In traditional diets of our ancestors, soaking was key to preparing food. Dal, rice, beans, nuts, seeds and other whole grains contain phytic acid. Soaking for a few hours before you cook helps to break down the phytic acid which makes it easy for the body to absorb all the nutrients and also digest the food better. Study shows that our grains contain arsenic, a compound found in earth‘s crust. By soaking the grain prior to cooking, the arsenic level can come down by 25-30%. Soaking grains also release compounds called lower order inositols – specifically myo- and d-chiro-inositol. And these compounds help support blood sugar regulation, metabolic and hormonal health (PCOS).
Soaking of rice and dal can be done up till 4 hours. For oats and most nuts, soaking overnight is good.

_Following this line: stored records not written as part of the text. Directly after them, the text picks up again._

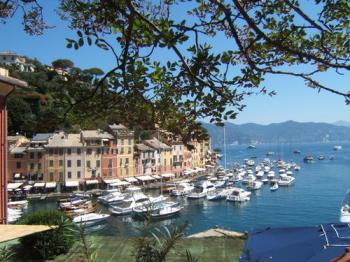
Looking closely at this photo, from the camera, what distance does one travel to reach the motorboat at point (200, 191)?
49.6 m

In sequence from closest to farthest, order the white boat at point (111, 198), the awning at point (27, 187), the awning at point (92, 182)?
1. the white boat at point (111, 198)
2. the awning at point (27, 187)
3. the awning at point (92, 182)

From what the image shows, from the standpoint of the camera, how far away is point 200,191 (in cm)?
5175

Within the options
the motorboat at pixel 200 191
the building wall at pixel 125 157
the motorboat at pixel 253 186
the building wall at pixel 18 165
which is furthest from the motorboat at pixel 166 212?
the building wall at pixel 18 165

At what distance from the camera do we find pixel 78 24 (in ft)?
11.6

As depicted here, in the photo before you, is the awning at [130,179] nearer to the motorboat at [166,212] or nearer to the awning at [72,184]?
the awning at [72,184]

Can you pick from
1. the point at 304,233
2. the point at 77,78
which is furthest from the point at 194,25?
the point at 304,233

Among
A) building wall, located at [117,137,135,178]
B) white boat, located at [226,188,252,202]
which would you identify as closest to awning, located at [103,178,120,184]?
building wall, located at [117,137,135,178]

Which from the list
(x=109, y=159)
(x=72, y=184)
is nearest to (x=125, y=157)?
(x=109, y=159)

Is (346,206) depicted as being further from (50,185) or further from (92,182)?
(50,185)

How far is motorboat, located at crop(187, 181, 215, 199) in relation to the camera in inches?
1952

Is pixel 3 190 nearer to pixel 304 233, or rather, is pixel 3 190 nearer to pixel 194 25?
pixel 304 233

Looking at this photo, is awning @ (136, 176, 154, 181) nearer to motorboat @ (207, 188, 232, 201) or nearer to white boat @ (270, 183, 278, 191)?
motorboat @ (207, 188, 232, 201)

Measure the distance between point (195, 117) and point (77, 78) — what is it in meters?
0.95

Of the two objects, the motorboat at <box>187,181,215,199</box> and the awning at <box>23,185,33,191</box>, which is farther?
the awning at <box>23,185,33,191</box>
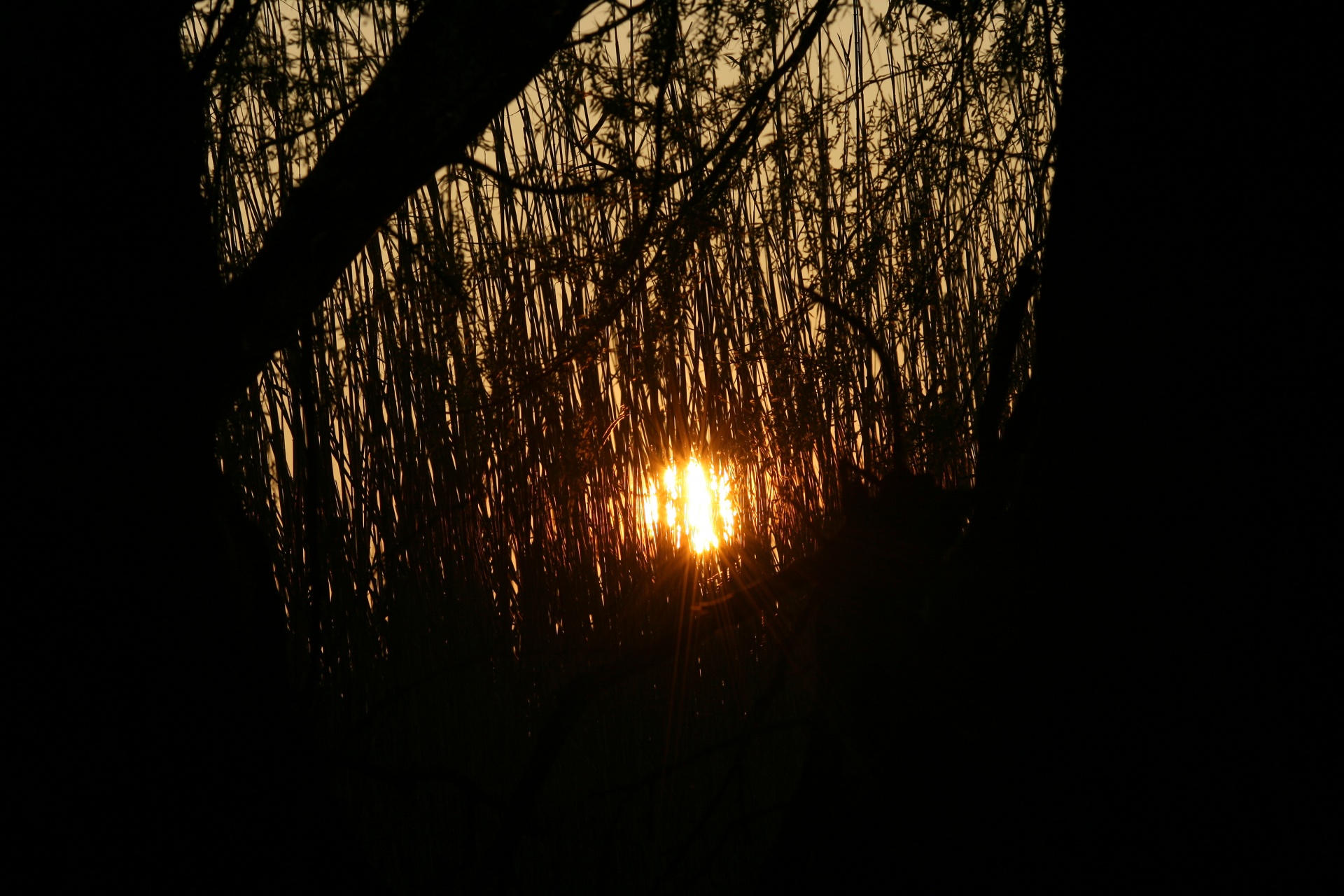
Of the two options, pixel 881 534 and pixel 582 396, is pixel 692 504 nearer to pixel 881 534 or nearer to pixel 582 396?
pixel 582 396

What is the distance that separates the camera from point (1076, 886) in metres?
0.51

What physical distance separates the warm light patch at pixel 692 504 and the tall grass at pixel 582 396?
33 mm

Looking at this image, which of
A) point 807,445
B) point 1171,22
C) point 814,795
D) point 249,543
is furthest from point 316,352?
point 1171,22

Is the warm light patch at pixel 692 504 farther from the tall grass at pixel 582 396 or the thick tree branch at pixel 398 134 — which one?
the thick tree branch at pixel 398 134

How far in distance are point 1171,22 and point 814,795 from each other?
0.49 m

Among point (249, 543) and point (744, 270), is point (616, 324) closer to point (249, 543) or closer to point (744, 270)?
point (744, 270)

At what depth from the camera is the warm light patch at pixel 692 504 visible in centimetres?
168

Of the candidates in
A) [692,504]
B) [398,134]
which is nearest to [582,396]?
[692,504]

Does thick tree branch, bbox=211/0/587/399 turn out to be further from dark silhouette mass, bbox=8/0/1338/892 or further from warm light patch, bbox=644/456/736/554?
warm light patch, bbox=644/456/736/554

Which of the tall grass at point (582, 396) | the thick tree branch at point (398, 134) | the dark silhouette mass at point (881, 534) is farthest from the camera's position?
the tall grass at point (582, 396)

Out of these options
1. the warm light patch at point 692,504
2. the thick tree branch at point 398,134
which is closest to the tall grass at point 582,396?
the warm light patch at point 692,504

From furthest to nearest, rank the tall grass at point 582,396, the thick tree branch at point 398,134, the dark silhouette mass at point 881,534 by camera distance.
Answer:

Traditionally In India, rice and lentils are fermented for at least two days before they are prepared as idli and dosas, or flour is fermented to make Bhatura; Africans soak corn overnight before adding it to soups and ferment corn for days to prepare a traditional dish; Welsh prepared similar dish by soaking oats overnight. Latin Americans ferment rice for long before cooking; Ethiopians make their distinctive bread by fermenting a grain called teff for several days; Mexican corn cakes are fermented for two weeks in banana leaves; Americans and Europeans used fermented starter to Bake bread, cookies and cake. The Chinese were the first people to carry moong dal (mung bean) and sprout for consumption as they sailed on voyages overseas.